You had to know this was coming.
Some on the right wing have immediately tried to downplay the death of civil rights icon Nelson Mandela.
Mediaite reports that Bill O’Reilly on his show last night did not mention the fresh news that Mandela had passed away until 23 minutes into the broadcast, with a ham-handed attempt at a segue from Hillary Clinton to the former South African president.
In the middle of an interview with failed 2012 presidential candidate Rick Santorum, according to Mediaite, the discussion went like this:
“He was a communist, this man. He was a communist, all right?” O’Reilly said, repeating a charge leveled against Mandela by the apartheid government; a charge, as noted earlier, he denied.
“But he was a great man,” O’Reilly continued, later adding, “But he was a communist, but I would never attack Nelson Mandela,” finally asking Santorum: “Why can’t you guys in the Republican Party bring that to the fore?”
Santorum replied that “Nelson Mandela stood up against a great injustice, and was willing to pay a huge price for that, and that’s the reason he mourned today, because of that struggle that he performed. You are right, what he was advocating for was not necessarily the right answer, but he was fighting against some great injustice. And I would make the argument that, you know, we have a great injustice going on right now in this country, with an ever-increasing size of government that is taking over and controlling people’s lives. And Obamacare is front and center in that.”

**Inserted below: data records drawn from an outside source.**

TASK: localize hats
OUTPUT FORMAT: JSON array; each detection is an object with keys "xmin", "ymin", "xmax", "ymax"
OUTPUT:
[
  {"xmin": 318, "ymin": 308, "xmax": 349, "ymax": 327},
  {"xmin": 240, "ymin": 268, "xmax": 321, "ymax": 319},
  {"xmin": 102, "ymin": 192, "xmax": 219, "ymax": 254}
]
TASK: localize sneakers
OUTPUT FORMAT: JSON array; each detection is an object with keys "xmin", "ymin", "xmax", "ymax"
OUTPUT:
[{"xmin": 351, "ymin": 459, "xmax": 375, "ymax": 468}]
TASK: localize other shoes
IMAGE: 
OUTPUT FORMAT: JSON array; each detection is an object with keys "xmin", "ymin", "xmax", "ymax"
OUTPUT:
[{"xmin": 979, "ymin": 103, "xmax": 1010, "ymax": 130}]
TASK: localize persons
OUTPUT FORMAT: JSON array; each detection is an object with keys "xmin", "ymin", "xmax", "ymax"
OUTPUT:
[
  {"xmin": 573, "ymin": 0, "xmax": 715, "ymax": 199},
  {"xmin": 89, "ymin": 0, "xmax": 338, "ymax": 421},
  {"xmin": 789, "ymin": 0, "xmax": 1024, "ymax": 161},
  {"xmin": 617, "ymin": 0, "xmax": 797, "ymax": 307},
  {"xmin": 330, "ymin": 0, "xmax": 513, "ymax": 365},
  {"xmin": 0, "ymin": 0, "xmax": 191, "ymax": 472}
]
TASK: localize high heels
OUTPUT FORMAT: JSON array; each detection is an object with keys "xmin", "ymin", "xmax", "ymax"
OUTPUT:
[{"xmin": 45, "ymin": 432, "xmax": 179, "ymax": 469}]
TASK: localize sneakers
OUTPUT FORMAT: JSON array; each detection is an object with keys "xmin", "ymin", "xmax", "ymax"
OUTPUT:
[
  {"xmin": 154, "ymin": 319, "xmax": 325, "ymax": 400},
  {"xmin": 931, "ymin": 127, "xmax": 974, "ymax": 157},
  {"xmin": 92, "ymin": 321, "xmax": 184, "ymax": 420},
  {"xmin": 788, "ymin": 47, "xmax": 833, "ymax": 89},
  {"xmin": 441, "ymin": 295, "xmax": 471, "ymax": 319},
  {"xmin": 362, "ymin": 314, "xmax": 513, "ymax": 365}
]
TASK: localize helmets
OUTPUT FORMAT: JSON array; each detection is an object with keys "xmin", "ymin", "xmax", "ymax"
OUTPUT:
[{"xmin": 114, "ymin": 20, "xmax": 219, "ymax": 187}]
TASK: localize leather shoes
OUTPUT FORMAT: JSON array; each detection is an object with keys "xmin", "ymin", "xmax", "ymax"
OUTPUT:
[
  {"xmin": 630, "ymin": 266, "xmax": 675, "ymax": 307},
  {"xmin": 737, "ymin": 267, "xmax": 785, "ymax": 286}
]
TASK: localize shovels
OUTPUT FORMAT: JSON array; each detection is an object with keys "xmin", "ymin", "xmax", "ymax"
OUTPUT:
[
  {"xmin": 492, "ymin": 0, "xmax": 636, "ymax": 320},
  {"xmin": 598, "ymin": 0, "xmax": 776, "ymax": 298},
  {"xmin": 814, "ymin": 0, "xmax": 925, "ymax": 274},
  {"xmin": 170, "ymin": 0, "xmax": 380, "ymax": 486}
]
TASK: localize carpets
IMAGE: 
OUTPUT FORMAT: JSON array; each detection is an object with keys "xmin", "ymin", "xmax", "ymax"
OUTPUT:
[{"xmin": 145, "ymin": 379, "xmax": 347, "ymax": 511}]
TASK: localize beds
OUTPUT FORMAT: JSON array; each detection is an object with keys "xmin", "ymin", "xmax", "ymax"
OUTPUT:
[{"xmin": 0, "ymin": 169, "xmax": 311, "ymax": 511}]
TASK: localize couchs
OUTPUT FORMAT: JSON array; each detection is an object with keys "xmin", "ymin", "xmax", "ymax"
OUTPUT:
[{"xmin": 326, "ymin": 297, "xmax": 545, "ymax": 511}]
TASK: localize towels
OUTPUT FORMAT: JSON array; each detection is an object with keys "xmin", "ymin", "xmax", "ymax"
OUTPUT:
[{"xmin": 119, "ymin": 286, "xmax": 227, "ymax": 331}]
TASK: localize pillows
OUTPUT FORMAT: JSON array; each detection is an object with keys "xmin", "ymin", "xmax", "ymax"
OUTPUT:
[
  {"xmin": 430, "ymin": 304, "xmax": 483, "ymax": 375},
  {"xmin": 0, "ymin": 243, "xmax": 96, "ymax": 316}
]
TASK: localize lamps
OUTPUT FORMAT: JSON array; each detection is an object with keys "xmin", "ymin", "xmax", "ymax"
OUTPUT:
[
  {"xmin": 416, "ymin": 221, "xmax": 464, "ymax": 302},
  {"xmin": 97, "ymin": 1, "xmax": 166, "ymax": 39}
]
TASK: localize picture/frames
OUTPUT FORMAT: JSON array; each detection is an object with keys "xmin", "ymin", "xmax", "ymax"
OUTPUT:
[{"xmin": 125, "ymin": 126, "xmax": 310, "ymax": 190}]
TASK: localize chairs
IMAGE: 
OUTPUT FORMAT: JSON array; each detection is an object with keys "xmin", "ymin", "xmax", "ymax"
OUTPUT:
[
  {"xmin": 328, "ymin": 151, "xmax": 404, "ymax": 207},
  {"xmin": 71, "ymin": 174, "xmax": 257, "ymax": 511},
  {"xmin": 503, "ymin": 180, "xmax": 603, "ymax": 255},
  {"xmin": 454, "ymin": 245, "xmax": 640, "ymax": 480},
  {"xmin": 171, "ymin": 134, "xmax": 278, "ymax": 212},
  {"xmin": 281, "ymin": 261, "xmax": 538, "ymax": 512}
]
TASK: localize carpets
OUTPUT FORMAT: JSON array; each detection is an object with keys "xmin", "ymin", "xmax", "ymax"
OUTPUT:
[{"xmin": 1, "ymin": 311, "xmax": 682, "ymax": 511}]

Over at Think Progress, they pointed out that Santorum’s comparison was not only foolish, it was a poor choice of foolishness. After bringing an end to apartheid rule, Mandela enshrined in the new South African constitution a fundamental right to health care for all citizens, and introduced a government-funded public health care system to help cover those who could not afford the private system already in place.
Mediaite columnist Tommy Christopher draws this conclusion:
“Aside from the predictably absurd substance of Santorum’s comparison, though, the hours after the death of the first black South African president just doesn’t seem like the time to appropriate any part of his legacy to slag anyone, particularly the first black president of the United States.”